::: PROVIDED PASSAGE

[postgis-users] GIST index speed

Fri Jun 6 12:30:41 PDT 2008

I just want to see if I can duplicate the result, having the original
data makes that a faster process, since I can copy your use case
exactly.

P

On Fri, Jun 6, 2008 at 10:53 AM, Steve Kondik <shade at chemlab.org> wrote:
> -----BEGIN PGP SIGNED MESSAGE-----
> Hash: SHA1
>
> Paul Ramsey wrote:
>> Steve,
>>
>> Any chance you could share your data with the developers? this is a
>> very strange result.
>>
>> P
>>
>
> Sure, I exported the table with pgsql2shp.
>
> http://n0rp.chemlab.org/geography.tbz2
>
> There's nothing spectacular about the data, it's just
> state/county/zipcode from the US census.
>
>
>> On Fri, Jun 6, 2008 at 9:37 AM, Steve Kondik <shade at chemlab.org> wrote:
>> Steve Kondik wrote:
>>>>> Mark Cave-Ayland wrote:
>>>>>> Steve Kondik wrote:
>>>>>>> -----BEGIN PGP SIGNED MESSAGE-----
>>>>>>> Hash: SHA1
>>>>>>>
>>>>>>> I'm seeing this same kind of slowness.  I am in the process of migrating
>>>>>>> an application from Oracle to Postgres.  One query that seems to take
>>>>>>> longer than it should is a very simple point-in-bbox query which takes 3
>>>>>>> seconds.  There are 32000 rows in the table, and the query is as simple
>>>>>>> as it can be:
>>>>>>>
>>>>>>> select count(*) from geography where type='Z' and centroid && (select
>>>>>>> geometry from geography where id=69495);
>>>>>>>
>>>>>>> The second geography is the USA, so this query gets all zipcodes inside
>>>>>>> the bbox, using precalculated centroids.  The query plan looks fine as
>>>>>>> well:
>>>>>>>
>>>>>>>  Aggregate  (cost=16.56..16.57 rows=1 width=0) (actual
>>>>>>> time=2407.123..2407.125 rows=1 loops=1)
>>>>>>>    InitPlan
>>>>>>>      ->  Index Scan using geography_pkey on geography  (cost=0.00..8.28
>>>>>>> rows=1 width=4528) (actual time=0.027..0.030 rows=1 loops=1)
>>>>>>>            Index Cond: (id = 69495)
>>>>>>>    ->  Index Scan using idx_geography_centroid_z on geography
>>>>>>> (cost=0.00..8.28 rows=1 width=0) (actual time=1.417..2355.049 rows=29687
>>>>>>> loops=1)
>>>>>>>          Index Cond: (centroid && $0)
>>>>>>>          Filter: (centroid && $0)
>>>>>>>  Total runtime: 2407.194 ms
>>>>>>> (8 rows)

::::::
::: GIVEN DATA

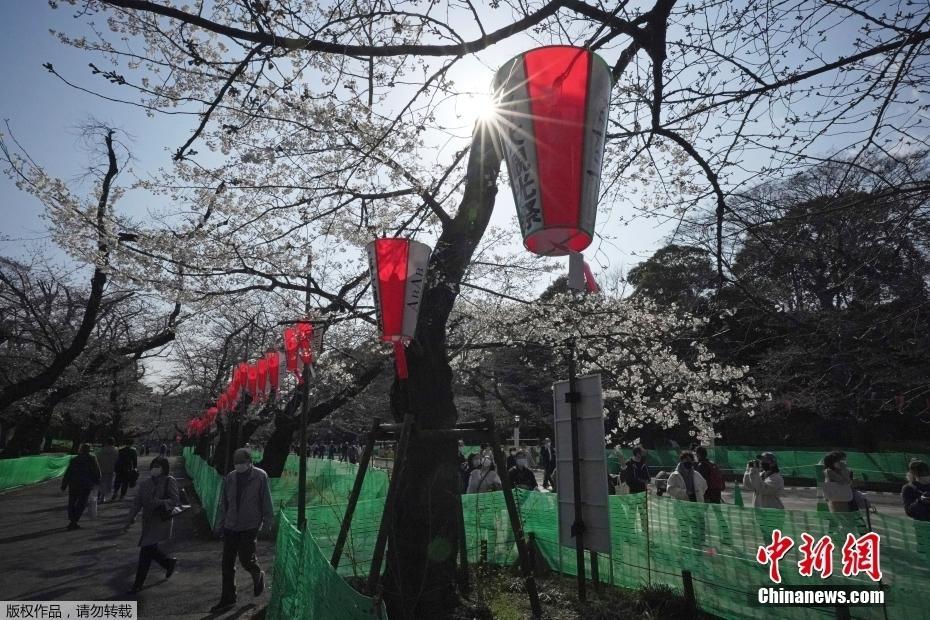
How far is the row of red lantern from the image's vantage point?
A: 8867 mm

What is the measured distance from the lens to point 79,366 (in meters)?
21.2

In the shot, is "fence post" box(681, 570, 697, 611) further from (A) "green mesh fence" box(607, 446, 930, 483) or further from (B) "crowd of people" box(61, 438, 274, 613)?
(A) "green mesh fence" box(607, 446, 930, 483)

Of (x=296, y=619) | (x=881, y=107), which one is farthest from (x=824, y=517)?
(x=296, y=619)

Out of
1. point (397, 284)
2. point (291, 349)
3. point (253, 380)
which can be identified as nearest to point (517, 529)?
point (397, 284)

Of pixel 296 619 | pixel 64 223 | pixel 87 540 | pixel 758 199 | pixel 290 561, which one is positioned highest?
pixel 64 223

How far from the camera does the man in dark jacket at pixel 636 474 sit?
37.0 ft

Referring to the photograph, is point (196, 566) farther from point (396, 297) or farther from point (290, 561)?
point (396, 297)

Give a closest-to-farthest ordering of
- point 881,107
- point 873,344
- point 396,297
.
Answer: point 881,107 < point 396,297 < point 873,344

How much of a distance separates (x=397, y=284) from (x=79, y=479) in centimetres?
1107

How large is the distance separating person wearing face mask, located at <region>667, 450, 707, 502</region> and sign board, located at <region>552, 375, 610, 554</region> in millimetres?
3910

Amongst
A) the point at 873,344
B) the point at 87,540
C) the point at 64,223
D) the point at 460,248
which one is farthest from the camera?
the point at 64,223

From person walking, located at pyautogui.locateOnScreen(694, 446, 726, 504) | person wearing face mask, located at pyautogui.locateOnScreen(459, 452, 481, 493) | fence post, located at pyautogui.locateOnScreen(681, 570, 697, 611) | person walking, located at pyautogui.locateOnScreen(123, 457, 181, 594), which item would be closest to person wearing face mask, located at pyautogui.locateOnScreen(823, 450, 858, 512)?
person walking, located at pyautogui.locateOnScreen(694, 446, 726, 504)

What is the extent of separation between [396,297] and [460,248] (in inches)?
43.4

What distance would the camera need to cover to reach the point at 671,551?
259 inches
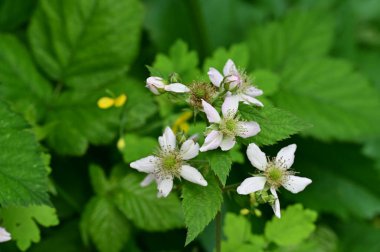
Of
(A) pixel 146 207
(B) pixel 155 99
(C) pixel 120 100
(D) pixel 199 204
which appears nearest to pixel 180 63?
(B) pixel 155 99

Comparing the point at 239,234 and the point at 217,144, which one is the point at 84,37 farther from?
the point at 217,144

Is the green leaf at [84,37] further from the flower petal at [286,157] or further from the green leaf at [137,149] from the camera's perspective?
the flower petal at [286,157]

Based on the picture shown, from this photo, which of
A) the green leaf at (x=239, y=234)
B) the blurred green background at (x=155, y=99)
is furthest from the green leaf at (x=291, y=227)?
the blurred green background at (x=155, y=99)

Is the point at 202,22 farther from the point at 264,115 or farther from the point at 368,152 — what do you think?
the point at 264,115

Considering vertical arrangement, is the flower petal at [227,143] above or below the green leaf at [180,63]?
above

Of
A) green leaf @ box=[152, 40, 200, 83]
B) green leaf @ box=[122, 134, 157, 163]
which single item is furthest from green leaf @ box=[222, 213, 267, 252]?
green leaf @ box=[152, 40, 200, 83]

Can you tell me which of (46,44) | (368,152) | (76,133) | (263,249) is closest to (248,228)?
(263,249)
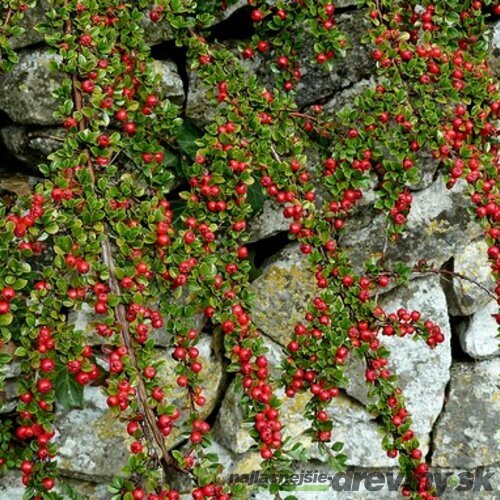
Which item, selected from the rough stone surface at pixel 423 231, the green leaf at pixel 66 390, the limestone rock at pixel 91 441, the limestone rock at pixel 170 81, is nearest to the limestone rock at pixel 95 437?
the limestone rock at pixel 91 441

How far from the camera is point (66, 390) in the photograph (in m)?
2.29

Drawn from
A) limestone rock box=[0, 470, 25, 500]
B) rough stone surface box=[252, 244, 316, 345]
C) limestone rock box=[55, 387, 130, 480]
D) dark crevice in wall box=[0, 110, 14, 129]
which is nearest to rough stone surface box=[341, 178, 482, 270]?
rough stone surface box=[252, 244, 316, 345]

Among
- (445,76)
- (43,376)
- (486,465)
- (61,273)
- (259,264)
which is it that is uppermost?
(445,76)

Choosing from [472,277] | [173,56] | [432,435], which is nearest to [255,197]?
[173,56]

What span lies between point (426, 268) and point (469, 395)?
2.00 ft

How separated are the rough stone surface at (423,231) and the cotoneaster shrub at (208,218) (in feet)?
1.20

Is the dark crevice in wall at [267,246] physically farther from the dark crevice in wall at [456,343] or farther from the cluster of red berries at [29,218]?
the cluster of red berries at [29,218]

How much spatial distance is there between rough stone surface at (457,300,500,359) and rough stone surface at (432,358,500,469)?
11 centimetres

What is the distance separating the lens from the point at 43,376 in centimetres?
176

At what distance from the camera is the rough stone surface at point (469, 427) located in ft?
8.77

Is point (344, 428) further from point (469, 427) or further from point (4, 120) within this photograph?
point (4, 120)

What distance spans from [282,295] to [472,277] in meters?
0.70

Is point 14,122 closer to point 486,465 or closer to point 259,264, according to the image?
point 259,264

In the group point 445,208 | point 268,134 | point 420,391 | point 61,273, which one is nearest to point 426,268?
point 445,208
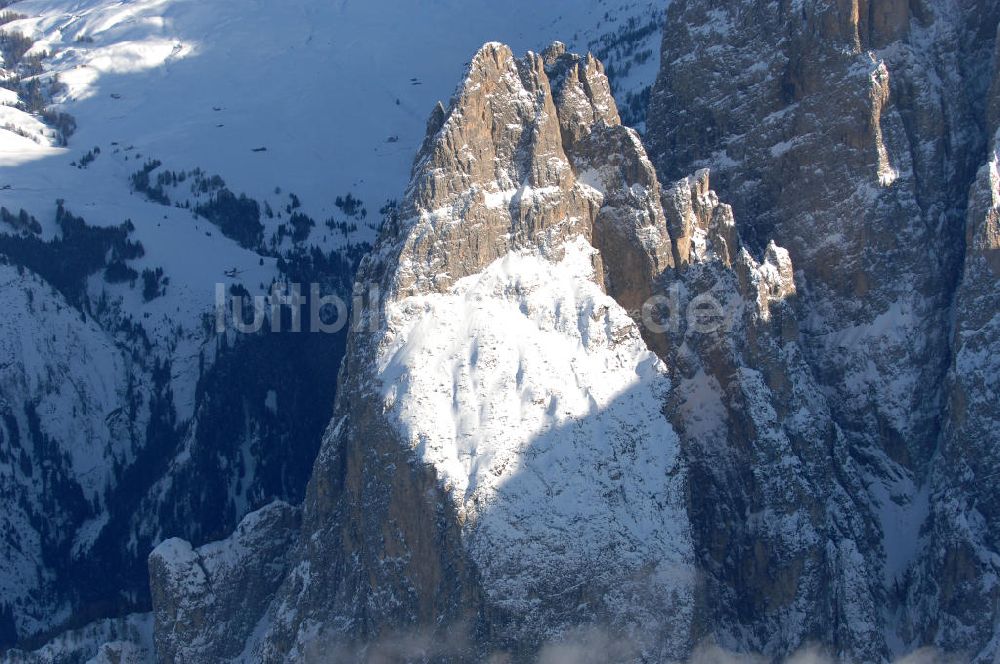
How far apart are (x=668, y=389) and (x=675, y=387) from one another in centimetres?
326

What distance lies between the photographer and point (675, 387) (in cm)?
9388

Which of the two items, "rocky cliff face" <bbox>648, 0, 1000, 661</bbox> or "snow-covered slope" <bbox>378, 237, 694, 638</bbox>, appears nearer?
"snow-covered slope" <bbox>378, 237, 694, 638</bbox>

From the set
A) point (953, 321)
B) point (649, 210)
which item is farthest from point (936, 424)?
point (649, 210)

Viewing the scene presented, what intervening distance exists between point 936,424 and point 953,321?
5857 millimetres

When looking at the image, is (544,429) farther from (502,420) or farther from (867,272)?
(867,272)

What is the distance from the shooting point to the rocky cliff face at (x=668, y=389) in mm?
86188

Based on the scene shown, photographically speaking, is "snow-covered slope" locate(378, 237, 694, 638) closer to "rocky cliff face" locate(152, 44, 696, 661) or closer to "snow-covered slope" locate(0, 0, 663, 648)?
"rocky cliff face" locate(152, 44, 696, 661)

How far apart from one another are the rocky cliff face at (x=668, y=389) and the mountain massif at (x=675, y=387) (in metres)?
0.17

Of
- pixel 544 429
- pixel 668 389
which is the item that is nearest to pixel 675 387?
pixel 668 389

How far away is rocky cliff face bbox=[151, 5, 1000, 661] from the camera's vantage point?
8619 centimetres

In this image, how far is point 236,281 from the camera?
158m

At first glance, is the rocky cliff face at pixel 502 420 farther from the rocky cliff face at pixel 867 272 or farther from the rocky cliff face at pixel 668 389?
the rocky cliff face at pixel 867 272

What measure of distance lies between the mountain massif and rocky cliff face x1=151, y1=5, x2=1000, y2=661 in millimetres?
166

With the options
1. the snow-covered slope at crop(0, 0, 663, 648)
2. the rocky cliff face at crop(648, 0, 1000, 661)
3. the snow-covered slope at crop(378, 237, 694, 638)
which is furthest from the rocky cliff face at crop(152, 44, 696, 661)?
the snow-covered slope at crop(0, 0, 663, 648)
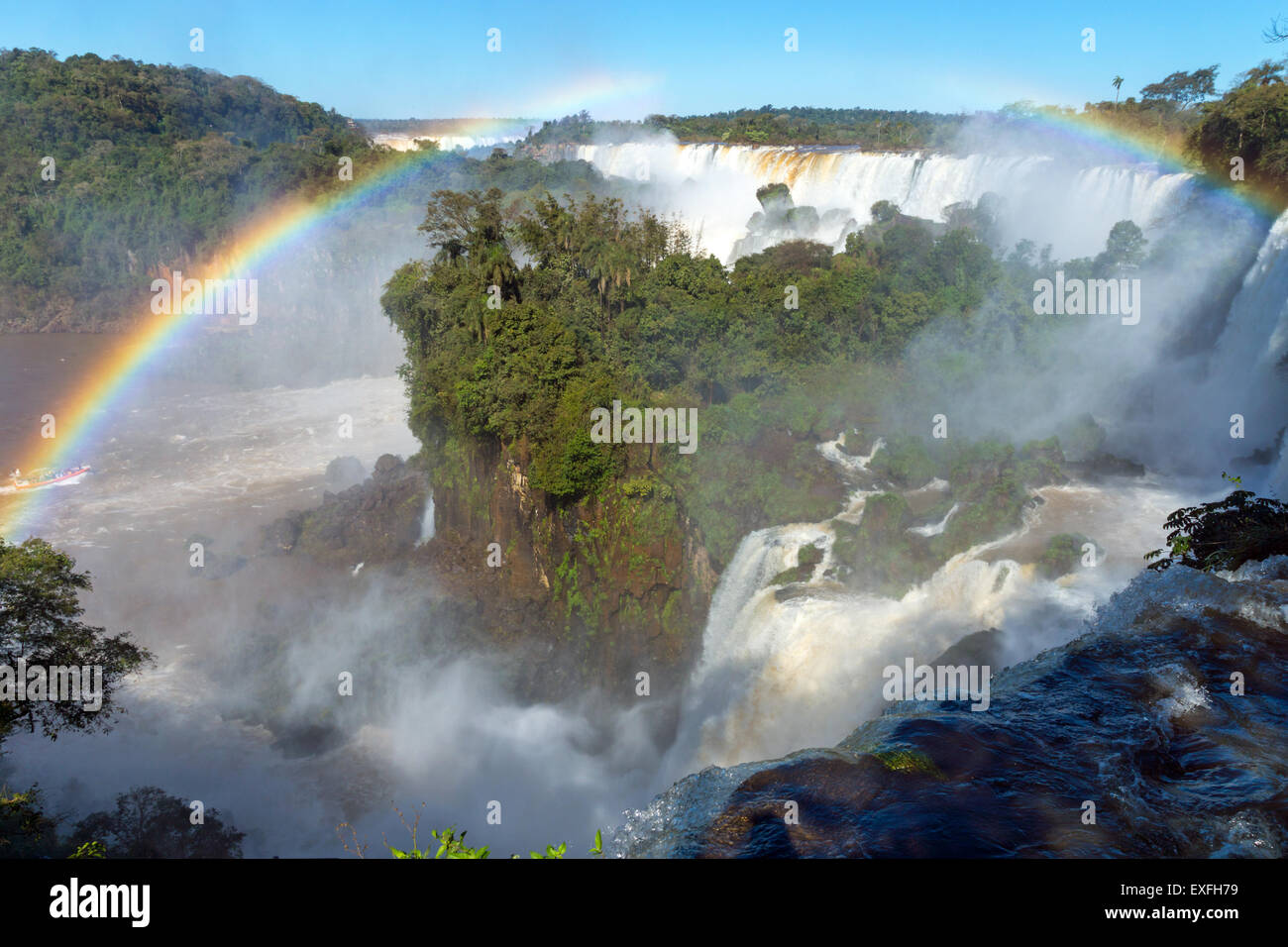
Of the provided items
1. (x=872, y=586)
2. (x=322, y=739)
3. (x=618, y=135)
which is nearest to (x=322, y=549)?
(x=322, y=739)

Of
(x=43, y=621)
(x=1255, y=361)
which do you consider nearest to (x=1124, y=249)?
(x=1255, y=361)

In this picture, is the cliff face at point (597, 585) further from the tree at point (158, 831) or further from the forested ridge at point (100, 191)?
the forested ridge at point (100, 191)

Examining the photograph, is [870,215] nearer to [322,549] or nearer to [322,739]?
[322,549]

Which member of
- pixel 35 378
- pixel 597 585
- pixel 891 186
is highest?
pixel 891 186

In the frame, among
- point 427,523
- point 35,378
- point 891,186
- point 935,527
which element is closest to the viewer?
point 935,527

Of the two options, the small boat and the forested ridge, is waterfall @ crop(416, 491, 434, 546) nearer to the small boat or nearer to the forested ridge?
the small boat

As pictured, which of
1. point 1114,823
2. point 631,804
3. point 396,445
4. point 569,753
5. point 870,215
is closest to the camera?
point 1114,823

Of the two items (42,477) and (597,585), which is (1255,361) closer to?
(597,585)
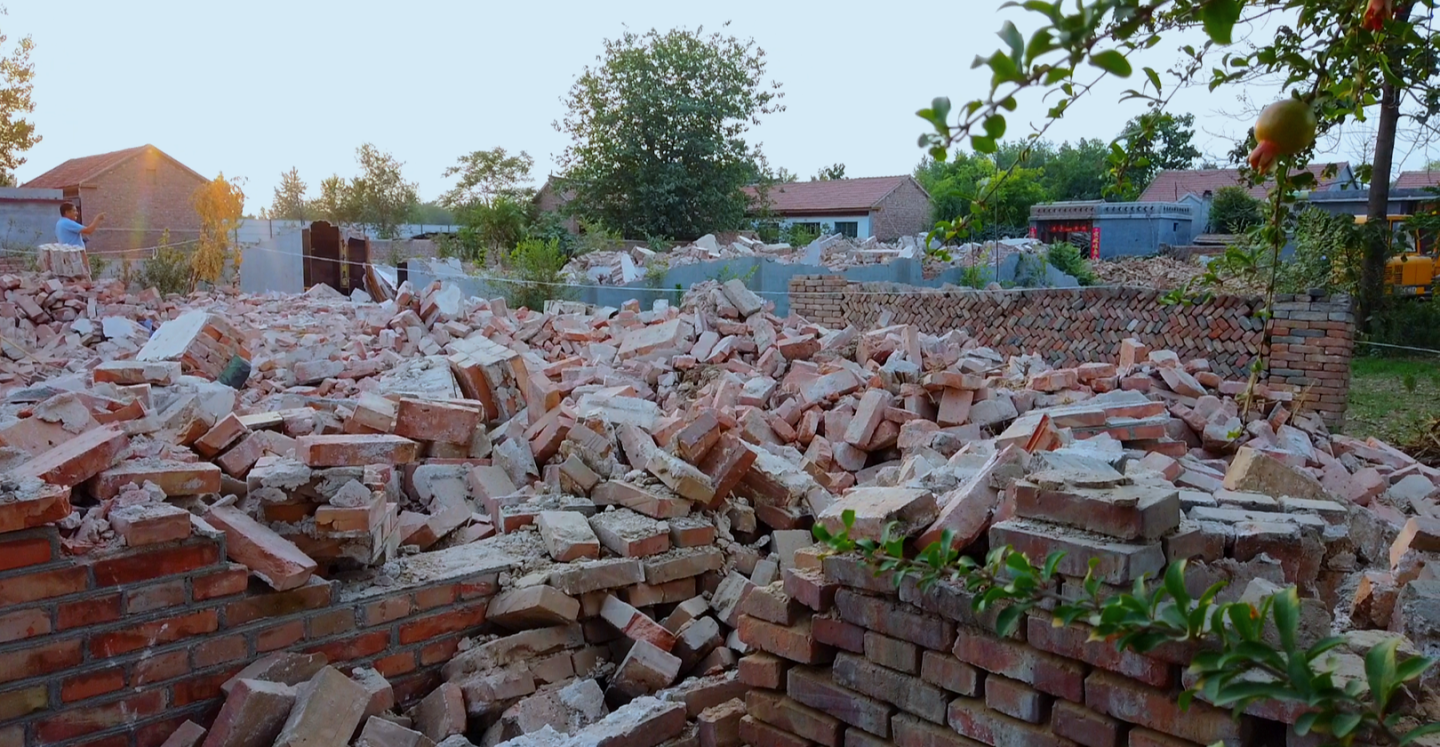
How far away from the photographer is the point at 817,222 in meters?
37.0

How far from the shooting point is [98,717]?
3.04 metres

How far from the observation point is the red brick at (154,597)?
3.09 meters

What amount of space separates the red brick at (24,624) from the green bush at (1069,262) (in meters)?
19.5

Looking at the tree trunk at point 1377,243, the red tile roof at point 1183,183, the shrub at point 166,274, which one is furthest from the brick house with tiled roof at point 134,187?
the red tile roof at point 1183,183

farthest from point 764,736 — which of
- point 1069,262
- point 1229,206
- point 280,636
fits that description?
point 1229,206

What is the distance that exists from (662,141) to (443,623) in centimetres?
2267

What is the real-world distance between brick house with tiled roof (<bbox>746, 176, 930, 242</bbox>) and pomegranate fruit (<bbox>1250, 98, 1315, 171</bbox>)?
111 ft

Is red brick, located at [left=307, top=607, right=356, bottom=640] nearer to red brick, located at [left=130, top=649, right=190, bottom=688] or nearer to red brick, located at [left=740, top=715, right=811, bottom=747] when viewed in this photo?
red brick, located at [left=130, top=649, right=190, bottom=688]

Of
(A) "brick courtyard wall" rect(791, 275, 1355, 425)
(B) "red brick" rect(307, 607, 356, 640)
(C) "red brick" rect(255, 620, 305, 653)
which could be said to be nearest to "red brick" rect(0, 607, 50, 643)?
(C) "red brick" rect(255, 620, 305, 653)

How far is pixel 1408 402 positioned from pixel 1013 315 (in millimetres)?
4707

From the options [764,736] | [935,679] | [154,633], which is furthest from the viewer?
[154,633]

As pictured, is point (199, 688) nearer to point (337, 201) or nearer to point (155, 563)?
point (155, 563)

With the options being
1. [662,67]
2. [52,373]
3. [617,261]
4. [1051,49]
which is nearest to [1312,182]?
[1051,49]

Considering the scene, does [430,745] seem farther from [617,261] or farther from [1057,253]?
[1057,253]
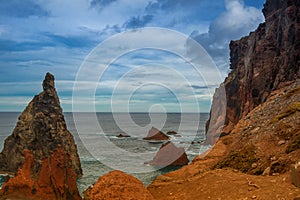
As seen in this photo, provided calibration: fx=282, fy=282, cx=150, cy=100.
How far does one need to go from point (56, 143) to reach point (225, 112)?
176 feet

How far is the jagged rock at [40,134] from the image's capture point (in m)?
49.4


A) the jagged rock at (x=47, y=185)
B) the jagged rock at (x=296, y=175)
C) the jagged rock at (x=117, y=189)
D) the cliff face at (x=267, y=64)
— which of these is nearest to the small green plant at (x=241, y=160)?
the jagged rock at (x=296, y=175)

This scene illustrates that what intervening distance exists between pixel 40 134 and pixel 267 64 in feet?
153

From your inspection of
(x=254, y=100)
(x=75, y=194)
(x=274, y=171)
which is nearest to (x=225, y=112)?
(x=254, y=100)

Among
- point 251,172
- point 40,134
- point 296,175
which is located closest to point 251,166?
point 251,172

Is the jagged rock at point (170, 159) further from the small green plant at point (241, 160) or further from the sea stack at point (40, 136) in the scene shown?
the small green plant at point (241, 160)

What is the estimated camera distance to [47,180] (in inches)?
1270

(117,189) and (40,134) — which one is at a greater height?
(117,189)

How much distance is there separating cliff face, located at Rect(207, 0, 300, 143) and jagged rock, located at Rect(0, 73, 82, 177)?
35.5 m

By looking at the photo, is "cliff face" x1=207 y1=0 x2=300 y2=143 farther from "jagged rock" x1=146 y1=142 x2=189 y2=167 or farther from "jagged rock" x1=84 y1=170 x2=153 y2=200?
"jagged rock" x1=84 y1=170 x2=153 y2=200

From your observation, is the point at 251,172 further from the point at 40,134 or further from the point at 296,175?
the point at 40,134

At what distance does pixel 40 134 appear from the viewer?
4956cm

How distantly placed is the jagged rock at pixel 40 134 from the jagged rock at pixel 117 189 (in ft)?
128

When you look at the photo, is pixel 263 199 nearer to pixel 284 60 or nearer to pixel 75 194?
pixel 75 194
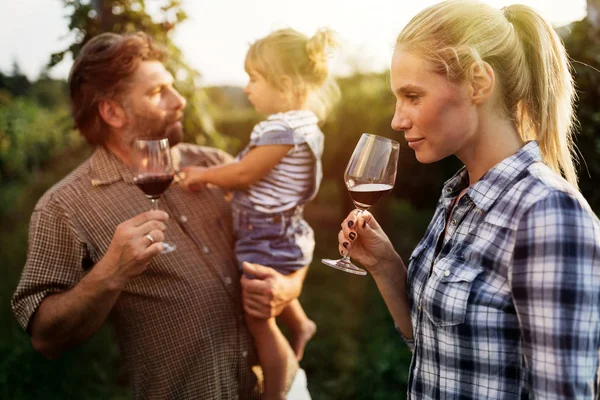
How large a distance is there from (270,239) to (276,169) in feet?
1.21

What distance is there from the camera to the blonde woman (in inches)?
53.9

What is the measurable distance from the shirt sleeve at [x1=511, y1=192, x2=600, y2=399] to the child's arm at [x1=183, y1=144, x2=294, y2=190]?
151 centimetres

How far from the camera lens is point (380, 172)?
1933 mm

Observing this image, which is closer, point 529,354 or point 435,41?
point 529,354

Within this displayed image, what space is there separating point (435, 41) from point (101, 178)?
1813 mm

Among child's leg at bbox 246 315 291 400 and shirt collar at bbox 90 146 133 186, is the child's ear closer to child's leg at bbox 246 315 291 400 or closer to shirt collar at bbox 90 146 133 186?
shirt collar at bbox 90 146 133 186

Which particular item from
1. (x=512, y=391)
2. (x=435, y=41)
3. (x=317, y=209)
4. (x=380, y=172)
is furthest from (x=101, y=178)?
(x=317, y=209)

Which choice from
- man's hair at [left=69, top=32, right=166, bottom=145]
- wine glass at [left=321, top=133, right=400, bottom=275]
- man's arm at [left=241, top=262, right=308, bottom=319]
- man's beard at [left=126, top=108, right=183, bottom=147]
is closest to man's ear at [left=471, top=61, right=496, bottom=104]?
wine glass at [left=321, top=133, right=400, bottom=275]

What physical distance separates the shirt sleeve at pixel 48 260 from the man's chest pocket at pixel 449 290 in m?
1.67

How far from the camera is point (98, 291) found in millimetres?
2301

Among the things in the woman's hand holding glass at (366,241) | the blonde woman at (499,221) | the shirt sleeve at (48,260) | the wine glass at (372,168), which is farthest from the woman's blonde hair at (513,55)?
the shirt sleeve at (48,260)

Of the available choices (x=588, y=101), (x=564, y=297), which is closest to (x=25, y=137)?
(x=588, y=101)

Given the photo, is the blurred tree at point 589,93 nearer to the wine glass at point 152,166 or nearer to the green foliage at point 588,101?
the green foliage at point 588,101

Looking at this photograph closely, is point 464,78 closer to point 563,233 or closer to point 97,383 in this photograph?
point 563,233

::::::

_GOALS_
A. In the GIST index speed thread, what tool did Steve Kondik use to export the table?
B. Write a continuation of the PostGIS GIST index speed thread, picking up right after its final line.

_TASK-BY-TASK RESULTS_
A. He exported it with pgsql2shp.

B.
>>>>>>>
>>>>>>>
>>>>>>> Any thoughts?  This query takes 200ms on Oracle.  It seems like
>>>>>>> something is wrong for it to take 3 seconds on PostGIS.  It's faster for
>>>>>>> smaller geometries (like a state), but I don't understand why since its
>>>>>>> just point-inside-bbox.
>>>>>> Hi Steve,
>>>>>> Well from the above you can see fairly easily that the time is
>>>>>> disappearing into the second index scan. The above output doesn't look
>>>>>> quite right somehow (it's missing at least one node indicator) - can you
>>>>>> try cutting and pasting the exact output from EXPLAIN into an email
>>>>>> again? Also we'll need the output of "\d geography" from within psql.
>>>>>
>>>>>> ATB,
>>>>>> Mark.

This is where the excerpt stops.